From 06b7ea5a6e55bd01a6dcfb36076255936b32b6ae Mon Sep 17 00:00:00 2001
From: Thomas Harte <thomas.harte@gmail.com>
Date: Tue, 8 Sep 2020 19:15:19 -0400
Subject: [PATCH] Strips the luma kernel back to 1d.

---
 .../Clock Signal/ScanTarget/CSScanTarget.mm   | 54 ++++++++++++-----
 .../Clock Signal/ScanTarget/ScanTarget.metal  | 58 +++++++++----------
 2 files changed, 67 insertions(+), 45 deletions(-)
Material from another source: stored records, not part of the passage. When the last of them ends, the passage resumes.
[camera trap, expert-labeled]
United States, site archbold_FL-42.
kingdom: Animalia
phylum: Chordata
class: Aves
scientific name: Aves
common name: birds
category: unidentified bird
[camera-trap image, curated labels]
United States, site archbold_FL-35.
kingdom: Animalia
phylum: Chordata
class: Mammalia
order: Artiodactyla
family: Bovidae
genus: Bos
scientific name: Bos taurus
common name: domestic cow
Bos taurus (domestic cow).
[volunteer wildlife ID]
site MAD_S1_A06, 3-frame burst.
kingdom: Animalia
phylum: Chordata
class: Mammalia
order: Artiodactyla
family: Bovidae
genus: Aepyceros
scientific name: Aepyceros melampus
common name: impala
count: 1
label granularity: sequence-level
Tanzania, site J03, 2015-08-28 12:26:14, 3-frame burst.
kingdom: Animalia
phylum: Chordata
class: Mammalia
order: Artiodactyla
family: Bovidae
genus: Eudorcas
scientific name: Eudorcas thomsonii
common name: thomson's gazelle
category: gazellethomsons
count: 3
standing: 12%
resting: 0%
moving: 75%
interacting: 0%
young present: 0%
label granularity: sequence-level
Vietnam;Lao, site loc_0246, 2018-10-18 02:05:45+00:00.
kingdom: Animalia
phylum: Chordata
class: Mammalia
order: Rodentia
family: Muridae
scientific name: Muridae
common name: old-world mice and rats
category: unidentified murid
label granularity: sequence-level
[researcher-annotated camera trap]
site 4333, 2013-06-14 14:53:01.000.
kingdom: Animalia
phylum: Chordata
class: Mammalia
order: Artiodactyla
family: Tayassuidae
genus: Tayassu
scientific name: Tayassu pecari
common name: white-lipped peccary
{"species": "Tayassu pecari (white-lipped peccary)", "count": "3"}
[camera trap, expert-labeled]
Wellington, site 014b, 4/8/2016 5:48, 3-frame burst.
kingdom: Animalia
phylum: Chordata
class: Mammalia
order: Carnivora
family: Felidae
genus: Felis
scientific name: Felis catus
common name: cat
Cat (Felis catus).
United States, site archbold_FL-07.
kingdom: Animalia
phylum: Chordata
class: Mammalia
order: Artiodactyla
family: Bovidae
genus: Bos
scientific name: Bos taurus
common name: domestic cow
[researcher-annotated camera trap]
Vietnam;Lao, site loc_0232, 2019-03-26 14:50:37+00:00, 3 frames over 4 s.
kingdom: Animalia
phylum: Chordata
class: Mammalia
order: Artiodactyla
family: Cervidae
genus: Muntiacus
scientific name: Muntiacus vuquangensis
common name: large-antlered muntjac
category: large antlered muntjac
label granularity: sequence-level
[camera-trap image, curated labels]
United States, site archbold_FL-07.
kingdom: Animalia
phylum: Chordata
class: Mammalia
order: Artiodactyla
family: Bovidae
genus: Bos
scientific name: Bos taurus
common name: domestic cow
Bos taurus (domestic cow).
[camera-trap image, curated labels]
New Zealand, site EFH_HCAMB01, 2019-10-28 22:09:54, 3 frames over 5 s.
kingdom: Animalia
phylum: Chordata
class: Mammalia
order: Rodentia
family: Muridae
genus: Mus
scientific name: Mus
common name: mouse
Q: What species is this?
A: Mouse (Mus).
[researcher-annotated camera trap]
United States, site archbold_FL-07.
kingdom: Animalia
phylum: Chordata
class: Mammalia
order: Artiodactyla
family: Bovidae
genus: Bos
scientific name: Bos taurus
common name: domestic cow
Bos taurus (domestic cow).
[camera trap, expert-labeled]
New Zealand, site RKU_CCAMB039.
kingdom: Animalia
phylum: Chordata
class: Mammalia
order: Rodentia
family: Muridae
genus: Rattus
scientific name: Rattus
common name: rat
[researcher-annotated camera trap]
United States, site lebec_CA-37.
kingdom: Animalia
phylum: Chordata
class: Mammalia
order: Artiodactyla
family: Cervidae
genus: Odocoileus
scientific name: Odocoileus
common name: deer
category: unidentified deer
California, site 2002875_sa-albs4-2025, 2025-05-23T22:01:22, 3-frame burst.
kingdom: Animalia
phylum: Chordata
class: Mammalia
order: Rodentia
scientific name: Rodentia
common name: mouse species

diff --git a/OSBindings/Mac/Clock Signal/ScanTarget/CSScanTarget.mm b/OSBindings/Mac/Clock Signal/ScanTarget/CSScanTarget.mm
index 3e6f858b8..1b320a09d 100644
--- a/OSBindings/Mac/Clock Signal/ScanTarget/CSScanTarget.mm	
+++ b/OSBindings/Mac/Clock Signal/ScanTarget/CSScanTarget.mm	
@@ -12,6 +12,7 @@
 
 #include <algorithm>
 #include <atomic>
+#include <cmath>
 
 #include "BufferingScanTarget.hpp"
 #include "FIRFilter.hpp"
@@ -104,7 +105,7 @@ struct Uniforms {
 	float zoom;
 	simd::float2 offset;
 	simd::float3 chromaCoefficients[8];
-	simd::float2 lumaCoefficients[8];
+	float lumaKernel[8];
 	float radiansPerPixel;
 	float cyclesMultiplier;
 	float outputAlpha;
@@ -166,6 +167,30 @@ std::array<float, 8> boxCoefficients(float radiansPerPixel, float cutoff) {
 	return filter;
 }
 
+/// @returns the IEEE 754 binary16 conversion of @c value, stored in a 16-bit int.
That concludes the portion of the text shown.